___ Page text

I thought I'd drop a line. I went awol for a very good reason, and have decided that I shouldn't neglect Diary of Ms X as you guys are my friends and at the moment i really need your support. This isn't a promise that I will be around a lot more. I might just disappear again.
It has taken a long time for me ( you know how long as you haven't heard from me in ages!) to come to terms with whats been going on, but as much as I think I'm strong its still very hard to even type this out. It turns out that its not about MS anymore for me, I have MS for a reason. I have MRI scans every 6 months, as most of you would probably have, and in my last scan late January this year the doctors found a brain tumour. So far they have diagnosed it as brain cancer. It is in a very awkward position, they can't operate on it or even do a biopsy. It has grown 2 cm within the 6months from the previous scan. They can tell me that its probably still growing, and also it is secondary. Which means the cancer has come from somewhere else in my body. I have the option of Radio Therapy treatment, but the side effects i would come out with don't look worth living with. I have had further test and am waiting to know where else the cancer is. I'm also waiting for them to tell me how long i have left. It a lot to take in, trust me you have no idea how long its taken me just to write this paragraph.
I can't decide whether its good to talk about things or not. If i don't maybe the subject wont always become a topic and therefore I won't always be thinking about it. I have bad days and good days. I'm trying to keep myself busy. I have always been somewhat of a loner but i can't decide if i should be surrounding myself with more friends. If you guys have any comments I'd appreciate it, any tips or advice, or even just something funny to make me smile would be nice. I hope the rest of you are OK, and most importantly - happy.

______
___ Data

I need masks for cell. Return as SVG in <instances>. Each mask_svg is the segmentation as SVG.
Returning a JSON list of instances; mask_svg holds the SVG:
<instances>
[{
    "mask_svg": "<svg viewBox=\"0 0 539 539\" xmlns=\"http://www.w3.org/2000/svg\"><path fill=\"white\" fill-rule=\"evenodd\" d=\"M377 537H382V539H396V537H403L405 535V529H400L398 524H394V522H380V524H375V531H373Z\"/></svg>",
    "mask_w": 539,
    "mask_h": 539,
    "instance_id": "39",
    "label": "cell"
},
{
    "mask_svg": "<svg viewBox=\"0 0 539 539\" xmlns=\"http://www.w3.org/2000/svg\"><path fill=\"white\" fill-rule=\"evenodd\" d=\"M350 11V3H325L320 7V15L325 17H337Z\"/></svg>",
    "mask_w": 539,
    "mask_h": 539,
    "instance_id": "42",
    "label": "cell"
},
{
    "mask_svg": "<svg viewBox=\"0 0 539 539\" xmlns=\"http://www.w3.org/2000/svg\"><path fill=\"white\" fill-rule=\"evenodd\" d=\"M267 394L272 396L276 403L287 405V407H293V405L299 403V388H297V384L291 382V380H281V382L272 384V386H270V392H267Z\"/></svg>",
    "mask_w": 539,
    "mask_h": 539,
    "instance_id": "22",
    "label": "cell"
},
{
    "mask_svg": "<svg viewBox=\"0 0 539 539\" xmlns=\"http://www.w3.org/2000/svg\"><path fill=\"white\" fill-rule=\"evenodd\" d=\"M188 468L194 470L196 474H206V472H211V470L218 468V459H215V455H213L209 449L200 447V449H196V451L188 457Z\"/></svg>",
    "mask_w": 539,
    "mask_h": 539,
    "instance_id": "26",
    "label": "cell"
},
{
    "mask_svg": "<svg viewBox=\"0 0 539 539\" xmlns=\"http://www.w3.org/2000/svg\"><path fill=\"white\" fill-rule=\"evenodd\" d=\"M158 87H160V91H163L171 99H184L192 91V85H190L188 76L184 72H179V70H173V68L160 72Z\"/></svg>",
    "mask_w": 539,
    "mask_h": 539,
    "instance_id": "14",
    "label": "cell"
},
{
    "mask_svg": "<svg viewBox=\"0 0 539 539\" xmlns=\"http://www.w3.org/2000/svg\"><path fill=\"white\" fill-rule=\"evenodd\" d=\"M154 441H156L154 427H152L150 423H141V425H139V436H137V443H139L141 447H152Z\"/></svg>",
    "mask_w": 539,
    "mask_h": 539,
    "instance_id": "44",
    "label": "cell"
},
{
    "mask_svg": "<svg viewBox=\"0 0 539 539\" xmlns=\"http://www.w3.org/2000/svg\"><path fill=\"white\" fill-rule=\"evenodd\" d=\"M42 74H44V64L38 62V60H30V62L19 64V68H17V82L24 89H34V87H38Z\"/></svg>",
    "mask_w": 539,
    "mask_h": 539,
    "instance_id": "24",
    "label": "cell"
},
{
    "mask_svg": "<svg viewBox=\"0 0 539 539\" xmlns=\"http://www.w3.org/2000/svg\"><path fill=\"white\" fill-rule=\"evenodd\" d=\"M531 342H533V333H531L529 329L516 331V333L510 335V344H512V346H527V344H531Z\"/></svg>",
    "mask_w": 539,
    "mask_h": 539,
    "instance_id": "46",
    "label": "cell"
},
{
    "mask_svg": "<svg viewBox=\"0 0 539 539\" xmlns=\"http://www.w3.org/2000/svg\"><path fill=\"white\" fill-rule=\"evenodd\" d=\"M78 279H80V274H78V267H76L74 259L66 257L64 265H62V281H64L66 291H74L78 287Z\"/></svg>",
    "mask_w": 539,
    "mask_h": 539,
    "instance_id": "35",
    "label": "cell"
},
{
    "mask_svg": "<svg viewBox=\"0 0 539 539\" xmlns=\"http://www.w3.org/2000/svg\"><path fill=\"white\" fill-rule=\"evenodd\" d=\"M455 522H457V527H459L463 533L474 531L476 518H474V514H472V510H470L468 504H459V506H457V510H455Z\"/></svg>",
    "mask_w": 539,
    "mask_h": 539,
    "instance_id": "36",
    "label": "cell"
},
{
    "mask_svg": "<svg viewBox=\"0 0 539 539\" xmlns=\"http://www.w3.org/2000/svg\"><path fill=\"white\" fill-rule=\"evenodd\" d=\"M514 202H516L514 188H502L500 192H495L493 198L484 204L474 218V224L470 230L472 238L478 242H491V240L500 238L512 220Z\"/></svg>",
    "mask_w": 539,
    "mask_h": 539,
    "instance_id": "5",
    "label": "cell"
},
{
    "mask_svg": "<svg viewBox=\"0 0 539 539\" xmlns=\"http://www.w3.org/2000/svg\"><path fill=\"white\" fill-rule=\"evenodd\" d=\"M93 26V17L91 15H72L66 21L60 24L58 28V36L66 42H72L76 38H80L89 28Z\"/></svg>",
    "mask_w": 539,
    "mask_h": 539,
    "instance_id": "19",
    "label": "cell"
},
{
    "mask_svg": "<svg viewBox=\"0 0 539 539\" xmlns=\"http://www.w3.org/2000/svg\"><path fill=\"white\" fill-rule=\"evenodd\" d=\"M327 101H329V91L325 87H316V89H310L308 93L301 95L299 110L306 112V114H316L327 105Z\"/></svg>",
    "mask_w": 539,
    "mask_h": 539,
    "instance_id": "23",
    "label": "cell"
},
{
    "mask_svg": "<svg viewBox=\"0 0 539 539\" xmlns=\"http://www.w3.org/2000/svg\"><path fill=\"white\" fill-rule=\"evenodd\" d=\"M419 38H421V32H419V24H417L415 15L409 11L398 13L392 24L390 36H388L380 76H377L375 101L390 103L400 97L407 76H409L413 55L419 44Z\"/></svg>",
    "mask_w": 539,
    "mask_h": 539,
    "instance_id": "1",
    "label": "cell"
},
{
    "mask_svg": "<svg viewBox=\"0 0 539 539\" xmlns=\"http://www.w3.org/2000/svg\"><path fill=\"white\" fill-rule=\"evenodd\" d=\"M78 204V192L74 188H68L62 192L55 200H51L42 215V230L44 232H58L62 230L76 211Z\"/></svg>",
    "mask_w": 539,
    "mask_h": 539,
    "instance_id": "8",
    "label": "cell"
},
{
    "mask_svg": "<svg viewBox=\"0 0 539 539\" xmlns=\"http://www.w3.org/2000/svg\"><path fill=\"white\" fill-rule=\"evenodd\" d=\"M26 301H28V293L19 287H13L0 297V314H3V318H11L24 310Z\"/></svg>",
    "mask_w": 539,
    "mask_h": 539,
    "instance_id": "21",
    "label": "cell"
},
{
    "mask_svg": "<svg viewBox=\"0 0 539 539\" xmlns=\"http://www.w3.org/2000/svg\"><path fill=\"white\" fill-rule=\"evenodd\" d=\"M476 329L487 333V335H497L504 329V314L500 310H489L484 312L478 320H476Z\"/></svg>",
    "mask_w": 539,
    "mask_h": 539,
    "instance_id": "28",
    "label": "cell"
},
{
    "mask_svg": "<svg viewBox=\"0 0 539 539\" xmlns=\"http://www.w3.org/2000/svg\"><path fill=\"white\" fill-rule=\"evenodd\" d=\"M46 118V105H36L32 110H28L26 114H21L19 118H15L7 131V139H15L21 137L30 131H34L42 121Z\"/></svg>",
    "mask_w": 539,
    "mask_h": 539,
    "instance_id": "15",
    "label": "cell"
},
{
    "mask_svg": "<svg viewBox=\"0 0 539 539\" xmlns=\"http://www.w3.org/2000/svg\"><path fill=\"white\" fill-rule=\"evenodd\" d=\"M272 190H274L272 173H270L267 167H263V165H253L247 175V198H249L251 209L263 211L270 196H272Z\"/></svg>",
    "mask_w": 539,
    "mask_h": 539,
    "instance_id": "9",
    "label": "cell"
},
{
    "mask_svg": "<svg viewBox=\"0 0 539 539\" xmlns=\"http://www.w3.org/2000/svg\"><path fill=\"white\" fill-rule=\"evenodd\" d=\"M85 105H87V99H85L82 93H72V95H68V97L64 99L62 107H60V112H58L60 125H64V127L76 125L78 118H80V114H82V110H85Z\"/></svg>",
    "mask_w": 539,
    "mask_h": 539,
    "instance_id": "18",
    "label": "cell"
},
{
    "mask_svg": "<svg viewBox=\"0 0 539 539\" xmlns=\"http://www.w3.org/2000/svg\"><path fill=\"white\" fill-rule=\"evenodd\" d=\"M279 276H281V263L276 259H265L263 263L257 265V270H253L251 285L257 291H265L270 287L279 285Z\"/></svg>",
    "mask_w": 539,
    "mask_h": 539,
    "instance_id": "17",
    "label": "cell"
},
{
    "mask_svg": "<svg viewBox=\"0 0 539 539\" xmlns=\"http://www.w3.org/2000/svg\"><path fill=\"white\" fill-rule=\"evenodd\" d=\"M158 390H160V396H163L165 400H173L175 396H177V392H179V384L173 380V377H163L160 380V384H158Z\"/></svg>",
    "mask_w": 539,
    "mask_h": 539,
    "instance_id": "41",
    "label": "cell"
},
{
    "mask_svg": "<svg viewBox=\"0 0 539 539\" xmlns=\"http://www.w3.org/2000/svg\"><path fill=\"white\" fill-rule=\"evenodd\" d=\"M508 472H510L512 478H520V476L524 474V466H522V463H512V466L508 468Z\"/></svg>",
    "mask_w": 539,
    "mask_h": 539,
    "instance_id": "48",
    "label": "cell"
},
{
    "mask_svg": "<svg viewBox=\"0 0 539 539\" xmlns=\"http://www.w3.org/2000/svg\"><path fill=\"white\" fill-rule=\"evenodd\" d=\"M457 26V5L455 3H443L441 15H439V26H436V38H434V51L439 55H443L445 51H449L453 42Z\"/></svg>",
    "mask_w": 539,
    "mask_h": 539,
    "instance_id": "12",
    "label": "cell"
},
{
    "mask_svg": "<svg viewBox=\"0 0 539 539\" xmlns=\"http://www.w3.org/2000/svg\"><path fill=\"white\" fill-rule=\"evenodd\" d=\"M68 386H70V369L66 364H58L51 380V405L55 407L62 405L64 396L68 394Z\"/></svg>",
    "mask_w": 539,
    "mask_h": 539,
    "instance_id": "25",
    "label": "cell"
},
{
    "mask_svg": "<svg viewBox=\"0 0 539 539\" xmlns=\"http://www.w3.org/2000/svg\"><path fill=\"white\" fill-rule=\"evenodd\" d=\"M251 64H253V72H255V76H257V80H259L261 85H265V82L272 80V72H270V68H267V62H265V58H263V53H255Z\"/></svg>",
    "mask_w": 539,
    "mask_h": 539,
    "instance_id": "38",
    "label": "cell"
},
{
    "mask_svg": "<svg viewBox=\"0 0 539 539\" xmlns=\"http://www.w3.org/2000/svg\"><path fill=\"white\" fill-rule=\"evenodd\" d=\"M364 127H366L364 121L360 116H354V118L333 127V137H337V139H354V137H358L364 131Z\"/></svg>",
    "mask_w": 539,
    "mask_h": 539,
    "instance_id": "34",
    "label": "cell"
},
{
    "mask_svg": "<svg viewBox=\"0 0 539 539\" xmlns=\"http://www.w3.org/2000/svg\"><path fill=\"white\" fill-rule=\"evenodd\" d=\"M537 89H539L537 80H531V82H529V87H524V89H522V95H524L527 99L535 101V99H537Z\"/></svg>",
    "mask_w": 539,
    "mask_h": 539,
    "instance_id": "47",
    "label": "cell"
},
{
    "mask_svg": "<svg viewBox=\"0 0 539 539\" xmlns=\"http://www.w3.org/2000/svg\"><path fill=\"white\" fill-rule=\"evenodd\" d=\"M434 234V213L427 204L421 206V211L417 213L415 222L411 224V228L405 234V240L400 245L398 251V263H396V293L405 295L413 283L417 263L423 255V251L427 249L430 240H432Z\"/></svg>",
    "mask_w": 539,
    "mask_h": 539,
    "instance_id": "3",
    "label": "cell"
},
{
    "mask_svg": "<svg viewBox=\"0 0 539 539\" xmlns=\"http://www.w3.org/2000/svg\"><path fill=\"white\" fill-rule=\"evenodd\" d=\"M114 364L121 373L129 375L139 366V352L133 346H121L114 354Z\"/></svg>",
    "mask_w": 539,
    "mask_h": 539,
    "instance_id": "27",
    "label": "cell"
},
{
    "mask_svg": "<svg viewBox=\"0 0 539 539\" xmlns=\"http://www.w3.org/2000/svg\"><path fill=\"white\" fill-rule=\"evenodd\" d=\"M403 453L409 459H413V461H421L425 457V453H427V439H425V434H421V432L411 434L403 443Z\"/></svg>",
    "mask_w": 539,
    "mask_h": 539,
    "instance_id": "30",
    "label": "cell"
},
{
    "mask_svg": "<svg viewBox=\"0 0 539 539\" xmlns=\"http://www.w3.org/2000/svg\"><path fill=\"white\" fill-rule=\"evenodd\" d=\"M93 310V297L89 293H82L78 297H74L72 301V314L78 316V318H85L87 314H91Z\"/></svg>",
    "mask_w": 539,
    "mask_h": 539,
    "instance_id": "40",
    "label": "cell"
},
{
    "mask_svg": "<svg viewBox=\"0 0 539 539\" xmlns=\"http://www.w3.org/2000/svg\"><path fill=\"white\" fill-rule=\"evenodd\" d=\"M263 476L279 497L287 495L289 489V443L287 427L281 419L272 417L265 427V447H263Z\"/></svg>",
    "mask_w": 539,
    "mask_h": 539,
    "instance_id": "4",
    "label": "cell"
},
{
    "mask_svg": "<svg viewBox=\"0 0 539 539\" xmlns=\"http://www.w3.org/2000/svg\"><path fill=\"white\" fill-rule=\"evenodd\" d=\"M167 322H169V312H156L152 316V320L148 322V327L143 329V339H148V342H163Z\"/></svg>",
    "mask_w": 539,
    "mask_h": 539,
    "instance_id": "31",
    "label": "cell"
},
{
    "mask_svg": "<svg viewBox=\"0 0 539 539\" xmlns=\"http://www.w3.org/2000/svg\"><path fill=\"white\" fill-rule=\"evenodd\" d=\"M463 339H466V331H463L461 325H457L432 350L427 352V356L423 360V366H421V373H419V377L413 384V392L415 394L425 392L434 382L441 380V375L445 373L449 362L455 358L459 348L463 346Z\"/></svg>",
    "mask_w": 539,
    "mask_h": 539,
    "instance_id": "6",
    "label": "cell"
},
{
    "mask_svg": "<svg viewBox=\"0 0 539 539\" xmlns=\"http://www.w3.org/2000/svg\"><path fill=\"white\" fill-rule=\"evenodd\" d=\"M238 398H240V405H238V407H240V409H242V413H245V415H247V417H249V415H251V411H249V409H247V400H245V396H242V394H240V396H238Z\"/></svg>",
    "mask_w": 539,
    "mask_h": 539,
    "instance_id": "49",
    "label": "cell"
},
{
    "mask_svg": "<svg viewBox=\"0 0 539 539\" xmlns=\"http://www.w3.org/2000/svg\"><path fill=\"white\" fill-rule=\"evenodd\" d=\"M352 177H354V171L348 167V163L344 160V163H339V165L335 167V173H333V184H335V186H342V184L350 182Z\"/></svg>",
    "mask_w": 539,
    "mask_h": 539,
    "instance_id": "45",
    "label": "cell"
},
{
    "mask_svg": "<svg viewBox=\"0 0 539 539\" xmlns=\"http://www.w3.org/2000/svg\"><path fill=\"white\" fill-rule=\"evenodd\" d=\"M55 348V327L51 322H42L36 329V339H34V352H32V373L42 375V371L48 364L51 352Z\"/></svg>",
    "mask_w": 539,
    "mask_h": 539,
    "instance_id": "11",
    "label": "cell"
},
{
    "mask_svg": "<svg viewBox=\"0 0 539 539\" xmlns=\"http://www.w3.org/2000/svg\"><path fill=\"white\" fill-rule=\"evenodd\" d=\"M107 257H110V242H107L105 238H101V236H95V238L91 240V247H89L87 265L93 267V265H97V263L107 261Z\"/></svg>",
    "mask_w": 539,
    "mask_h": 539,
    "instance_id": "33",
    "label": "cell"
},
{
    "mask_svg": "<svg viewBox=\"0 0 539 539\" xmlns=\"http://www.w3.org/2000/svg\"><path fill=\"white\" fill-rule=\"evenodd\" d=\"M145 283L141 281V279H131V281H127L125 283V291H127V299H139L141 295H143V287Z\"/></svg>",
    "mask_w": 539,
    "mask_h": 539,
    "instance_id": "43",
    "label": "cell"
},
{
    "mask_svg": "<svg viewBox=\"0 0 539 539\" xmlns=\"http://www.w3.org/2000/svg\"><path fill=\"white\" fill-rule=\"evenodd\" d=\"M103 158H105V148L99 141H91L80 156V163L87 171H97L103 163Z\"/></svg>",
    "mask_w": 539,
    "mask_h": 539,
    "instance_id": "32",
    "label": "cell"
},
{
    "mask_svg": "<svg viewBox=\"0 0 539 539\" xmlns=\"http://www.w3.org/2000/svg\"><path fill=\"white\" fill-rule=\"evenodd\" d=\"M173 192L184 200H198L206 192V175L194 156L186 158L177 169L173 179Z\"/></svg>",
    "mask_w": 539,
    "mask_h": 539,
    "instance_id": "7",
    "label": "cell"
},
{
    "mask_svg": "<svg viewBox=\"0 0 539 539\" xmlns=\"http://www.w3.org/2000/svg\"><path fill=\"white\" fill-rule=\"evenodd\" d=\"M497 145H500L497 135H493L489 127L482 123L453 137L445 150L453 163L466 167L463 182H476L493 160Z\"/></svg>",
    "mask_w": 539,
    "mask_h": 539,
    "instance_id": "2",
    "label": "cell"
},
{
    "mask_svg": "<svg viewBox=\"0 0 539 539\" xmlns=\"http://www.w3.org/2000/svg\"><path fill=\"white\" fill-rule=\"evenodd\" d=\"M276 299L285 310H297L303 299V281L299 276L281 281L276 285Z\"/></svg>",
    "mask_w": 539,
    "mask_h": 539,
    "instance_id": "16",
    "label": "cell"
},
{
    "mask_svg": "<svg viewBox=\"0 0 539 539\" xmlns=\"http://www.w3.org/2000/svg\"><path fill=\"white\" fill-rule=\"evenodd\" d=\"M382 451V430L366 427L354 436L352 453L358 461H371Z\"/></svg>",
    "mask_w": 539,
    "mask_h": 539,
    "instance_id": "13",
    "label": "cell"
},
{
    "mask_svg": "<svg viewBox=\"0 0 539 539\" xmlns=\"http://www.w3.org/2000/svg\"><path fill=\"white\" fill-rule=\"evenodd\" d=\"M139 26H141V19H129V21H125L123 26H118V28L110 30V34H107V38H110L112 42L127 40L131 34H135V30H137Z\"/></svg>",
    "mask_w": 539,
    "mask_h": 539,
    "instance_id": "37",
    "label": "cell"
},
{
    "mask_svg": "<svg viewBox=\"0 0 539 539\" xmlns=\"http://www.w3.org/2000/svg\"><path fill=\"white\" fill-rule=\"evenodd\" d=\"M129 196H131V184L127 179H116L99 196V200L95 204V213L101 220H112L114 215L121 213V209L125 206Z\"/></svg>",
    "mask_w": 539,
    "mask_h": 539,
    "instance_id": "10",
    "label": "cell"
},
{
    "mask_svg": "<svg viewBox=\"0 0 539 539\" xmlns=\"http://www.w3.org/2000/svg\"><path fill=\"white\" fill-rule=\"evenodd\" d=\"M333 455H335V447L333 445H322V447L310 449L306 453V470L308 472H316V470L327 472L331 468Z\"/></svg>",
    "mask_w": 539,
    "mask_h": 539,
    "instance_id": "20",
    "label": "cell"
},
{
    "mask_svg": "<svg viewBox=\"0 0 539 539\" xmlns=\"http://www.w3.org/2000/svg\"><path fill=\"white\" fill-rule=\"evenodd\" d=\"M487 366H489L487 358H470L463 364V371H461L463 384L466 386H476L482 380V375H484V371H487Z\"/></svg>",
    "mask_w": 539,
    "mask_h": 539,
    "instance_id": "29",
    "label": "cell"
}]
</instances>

______

■ Task requirements ■
- A) According to the diary post, how much had the tumor grown since the previous scan?
- B) Reproduce the diary post word for word, starting at "I thought I'd" and ending at "just disappear again.".

■ Task answers ■
- A) It had grown 2 cm in the six months since the previous scan.

- B)
I thought I'd drop a line. I went awol for a very good reason, and have decided that I shouldn't neglect Diary of Ms X as you guys are my friends and at the moment i really need your support. This isn't a promise that I will be around a lot more. I might just disappear again.